- [Reading passage]:
===============

While all the projects mentioned so far are primarily library-based runtime systems, a related category comprises those approaches which extend the grammar of existing programming languages, for example the pragma-based OmpSs [13]. Some related projects introduce entirely new languages altogether, such as Chapel [14], X10 [15] or Regent [16]. However, they, too, require an associated runtime system.

Finally, skeleton-based approaches trade some generality for a more tailored and user-friendly API, and this focus can also allow for simpler or higher-level data management and dependency tracking. Early implementations include the Quaff library by Falcou et al. [17], as well as the Orléans Skeleton Library by Noman and Loulergue [18]. Shigeyuki et al. [19] developed an early application of algorithmic skeletons to GPU computing. More recently, Ernstsson et al. [20] developed an extension to the SkePU skeleton programming model which lazily records the lineage of skeleton invocations, and applies tiling once partial results are actually required by the program.

What is clear from this broad and sustained interest is that ways to quickly develop distributed applications and efficiently experiment with different work and data distribution patterns are widely desired. Depending on the level of abstraction targeted by a system, data distribution and synchronization is either manual, semi-automatic or fully automatic.

Tracking Data State

For those systems which transparently manage distributed memory transfers and/or derive their task and command graphs from memory access patterns, tracking the state of data in the system at any given point in time is a significant challenge. On the one hand, all opportunities for asynchronous compute and transfer operations should be leveraged, but on the other hand, in an HPC context, scheduling and command generation also need to be sufficiently fast to scale to potentially thousands of cluster nodes. This is particular relevant when targeting strong scaling, as the time available to schedule individual tasks while maintaining efficient throughput shrinks even for fully asynchronous systems.

===============

- [Record excerpts]:
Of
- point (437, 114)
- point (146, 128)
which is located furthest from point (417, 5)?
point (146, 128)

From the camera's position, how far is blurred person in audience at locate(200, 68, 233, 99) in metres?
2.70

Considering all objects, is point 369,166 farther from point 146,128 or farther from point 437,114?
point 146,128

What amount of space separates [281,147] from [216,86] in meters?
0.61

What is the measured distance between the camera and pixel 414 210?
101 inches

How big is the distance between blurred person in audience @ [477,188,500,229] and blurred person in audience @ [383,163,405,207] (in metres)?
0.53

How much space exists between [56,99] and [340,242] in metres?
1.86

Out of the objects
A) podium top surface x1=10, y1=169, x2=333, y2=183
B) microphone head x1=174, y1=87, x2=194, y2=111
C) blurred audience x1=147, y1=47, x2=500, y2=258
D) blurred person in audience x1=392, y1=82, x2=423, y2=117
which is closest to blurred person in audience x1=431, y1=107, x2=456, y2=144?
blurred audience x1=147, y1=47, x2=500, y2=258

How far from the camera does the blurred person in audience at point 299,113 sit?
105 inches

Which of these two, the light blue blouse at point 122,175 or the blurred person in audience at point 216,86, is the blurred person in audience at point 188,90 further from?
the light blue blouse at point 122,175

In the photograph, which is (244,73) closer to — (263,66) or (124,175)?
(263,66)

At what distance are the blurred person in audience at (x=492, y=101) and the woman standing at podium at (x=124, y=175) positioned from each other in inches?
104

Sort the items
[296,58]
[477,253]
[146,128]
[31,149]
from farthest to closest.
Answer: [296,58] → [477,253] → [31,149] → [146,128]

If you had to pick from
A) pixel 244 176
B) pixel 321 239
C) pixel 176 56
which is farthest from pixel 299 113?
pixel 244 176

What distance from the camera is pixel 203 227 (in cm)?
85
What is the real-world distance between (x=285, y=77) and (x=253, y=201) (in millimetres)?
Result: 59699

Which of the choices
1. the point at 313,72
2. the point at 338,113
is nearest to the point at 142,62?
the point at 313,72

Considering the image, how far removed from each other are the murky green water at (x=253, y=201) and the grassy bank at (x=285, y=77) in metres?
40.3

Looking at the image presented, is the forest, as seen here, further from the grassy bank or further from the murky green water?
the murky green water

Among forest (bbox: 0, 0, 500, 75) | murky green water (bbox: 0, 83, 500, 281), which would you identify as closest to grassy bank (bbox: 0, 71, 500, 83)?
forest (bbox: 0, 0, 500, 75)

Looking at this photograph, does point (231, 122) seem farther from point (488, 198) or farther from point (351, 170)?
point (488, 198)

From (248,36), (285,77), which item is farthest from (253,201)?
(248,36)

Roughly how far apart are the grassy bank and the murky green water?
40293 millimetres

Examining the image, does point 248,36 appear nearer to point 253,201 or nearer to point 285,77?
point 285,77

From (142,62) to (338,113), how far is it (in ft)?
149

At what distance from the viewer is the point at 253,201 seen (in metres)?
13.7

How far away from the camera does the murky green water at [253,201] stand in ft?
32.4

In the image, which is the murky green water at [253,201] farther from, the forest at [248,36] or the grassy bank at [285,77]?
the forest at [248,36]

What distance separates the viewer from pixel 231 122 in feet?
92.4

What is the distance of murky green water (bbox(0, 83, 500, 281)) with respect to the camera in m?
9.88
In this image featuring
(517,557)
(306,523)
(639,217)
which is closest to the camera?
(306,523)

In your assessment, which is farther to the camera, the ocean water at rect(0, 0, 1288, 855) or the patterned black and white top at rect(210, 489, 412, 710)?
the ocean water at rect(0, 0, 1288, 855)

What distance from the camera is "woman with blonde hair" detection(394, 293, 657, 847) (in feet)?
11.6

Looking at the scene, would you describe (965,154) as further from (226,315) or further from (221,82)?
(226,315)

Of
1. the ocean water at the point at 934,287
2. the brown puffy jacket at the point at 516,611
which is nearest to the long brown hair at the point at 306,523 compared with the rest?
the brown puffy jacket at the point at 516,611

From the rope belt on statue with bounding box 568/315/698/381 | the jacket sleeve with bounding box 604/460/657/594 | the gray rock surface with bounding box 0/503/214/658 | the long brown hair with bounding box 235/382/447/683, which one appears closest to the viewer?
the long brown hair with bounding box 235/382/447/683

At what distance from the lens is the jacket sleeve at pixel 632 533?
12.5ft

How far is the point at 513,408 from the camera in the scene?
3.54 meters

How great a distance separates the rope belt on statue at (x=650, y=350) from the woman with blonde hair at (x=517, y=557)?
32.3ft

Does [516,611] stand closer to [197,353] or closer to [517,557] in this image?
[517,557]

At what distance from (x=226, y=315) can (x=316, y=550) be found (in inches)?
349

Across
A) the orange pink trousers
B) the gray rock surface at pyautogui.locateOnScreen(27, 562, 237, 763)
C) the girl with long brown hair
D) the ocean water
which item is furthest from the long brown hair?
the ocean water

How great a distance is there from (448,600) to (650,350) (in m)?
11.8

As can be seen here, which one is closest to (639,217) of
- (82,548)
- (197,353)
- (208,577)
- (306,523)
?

===============

Decide whether each statement agrees with the text on distributed programming approaches, answering yes or no and quoting the words of the text that settle it. (a) Chapel, X10 and Regent still need a runtime system of their own. (b) Skeleton-based approaches give up some user-friendliness to gain generality. (c) The SkePU extension by Ernstsson et al. applies tiling right when each skeleton is invoked.

- [Result of the task]:
(a) Yes: "However, they, too, require an associated runtime system."
(b) No: "skeleton-based approaches trade some generality for a more tailored and user-friendly API"
(c) No: "applies tiling once partial results are actually required by the program"